──────── EXCERPTED TEXT

LEA 12. Typical approach to (proxy) voting decisions

12.1. (委任状による)議決権行使を通常どのように決定しているかを明示して下さい。



12.2. 合意された議決権ポリシーがどのように遵守されているかを概観し、ポリシーの例外が適用された場合(該当する場合)のアプローチの詳細を示してください。

The overriding principle governing our approach to voting is to act in line with our fiduciary responsibilities in what we deem to be the interests of our clients. We normally hope to support company management; however, we will withhold support or oppose management if we believe that it is in the best interests of our clients to do so.

We vote on a variety of resolutions issues; however the majority of resolutions target specific corporate governance issues which are required under local stock exchange listing requirements, including but not limited to: approval of directors, accepting reports and accounts, approval of incentive plans, capital allocation, reorganisations and mergers. We do vote on both shareholder and management resolutions.

It is our aim to vote on all securities. However, we refrain from voting in securities or markets where the costs and risks associated with voting outweigh the benefits. For example, requirements to reregister securities, problems with powers of attorney and the requirement to be present at the meetings, means that voting will not be undertaken unless a significant threat to shareholder value arises.

Our Corporate Governance specialists assess resolutions, applying our voting policy and guidelines (as outlined in our Environmental, Social and Governance Policy) to each agenda item. These specialists draw on external research, such as the Investment Association's Institutional Voting Information Services, the Institutional Shareholder Services (ISS), and public reporting.

Our own research is also integral to our process and this will be conducted by both our investment and ESG analysts. Corporate Governance specialists will consult with the relevant analysts and portfolio managers to seek their view and better understand the corporate context. The final decision will reflect what investors and Corporate Governance specialists believe to be in the best long term interest of their client.

When voting, where there is insufficient information with which to make a voting decision we may not vote.

Schroders' Corporate Governance specialists are responsible for monitoring and identifying situations that could give rise to a conflict of interest when voting in company meetings. Where Schroders itself has a conflict of interest with the fund, the client, or the company being voted on, we will follow the voting recommendations of a third party (which will be the supplier of our proxy voting processing and research service).

In the situation where a fund holds investments on more than one side of the transaction being voted on, Schroders will always act in the interests of the specific fund. There may also be instances where different funds, managed by the same or different fund managers, hold stocks on either side of a transaction. In these cases the fund managers will vote in the best interest of their specific funds.

────────────────

> [YOUR TASKS]
A. Please list the external research sources that the proxy voting text says the Corporate Governance specialists draw on.
B. According to the proxy voting text, what will Schroders do when it has a conflict of interest with the fund, the client, or the company being voted on?
The material that follows is not needed for anything here.

──────── DATASET

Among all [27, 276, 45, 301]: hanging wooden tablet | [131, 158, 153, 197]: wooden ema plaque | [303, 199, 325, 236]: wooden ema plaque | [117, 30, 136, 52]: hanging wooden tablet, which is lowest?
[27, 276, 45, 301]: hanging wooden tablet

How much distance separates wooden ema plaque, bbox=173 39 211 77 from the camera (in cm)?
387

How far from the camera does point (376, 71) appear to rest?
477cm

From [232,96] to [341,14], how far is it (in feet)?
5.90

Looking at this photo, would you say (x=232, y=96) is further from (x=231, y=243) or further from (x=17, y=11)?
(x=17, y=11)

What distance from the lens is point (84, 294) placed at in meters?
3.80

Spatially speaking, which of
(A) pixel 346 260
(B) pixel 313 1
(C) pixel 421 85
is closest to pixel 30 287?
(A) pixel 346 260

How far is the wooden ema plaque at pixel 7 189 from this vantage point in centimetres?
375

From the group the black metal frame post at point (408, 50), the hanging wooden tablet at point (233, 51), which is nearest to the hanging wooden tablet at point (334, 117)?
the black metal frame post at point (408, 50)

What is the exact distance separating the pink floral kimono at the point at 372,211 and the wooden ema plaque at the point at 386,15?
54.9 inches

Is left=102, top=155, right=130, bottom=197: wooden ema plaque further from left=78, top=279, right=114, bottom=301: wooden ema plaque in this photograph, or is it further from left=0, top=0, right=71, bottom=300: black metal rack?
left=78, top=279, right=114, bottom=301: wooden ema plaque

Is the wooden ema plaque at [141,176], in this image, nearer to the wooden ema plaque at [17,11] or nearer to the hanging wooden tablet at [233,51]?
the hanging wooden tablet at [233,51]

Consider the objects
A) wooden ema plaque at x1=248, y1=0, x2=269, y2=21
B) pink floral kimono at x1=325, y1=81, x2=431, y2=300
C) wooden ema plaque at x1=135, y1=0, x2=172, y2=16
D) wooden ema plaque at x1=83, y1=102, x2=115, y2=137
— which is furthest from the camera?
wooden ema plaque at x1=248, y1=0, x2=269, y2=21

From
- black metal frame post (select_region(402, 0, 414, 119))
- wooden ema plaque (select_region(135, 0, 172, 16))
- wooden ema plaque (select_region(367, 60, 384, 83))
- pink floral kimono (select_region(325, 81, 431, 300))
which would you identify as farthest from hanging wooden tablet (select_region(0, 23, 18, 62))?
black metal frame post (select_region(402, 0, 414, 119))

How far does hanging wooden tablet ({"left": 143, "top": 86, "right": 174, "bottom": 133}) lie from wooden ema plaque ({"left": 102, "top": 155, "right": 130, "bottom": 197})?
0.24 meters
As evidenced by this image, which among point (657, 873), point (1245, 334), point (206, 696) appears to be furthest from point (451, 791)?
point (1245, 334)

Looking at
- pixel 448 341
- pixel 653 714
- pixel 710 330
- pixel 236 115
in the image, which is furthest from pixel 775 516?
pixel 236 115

────────────────

> [PER-TASK ANSWERS]
A.
- The Investment Association's Institutional Voting Information Services
- The Institutional Shareholder Services (ISS)
- Public reporting

B. It will follow the voting recommendations of a third party, which will be the supplier of its proxy voting processing and research service.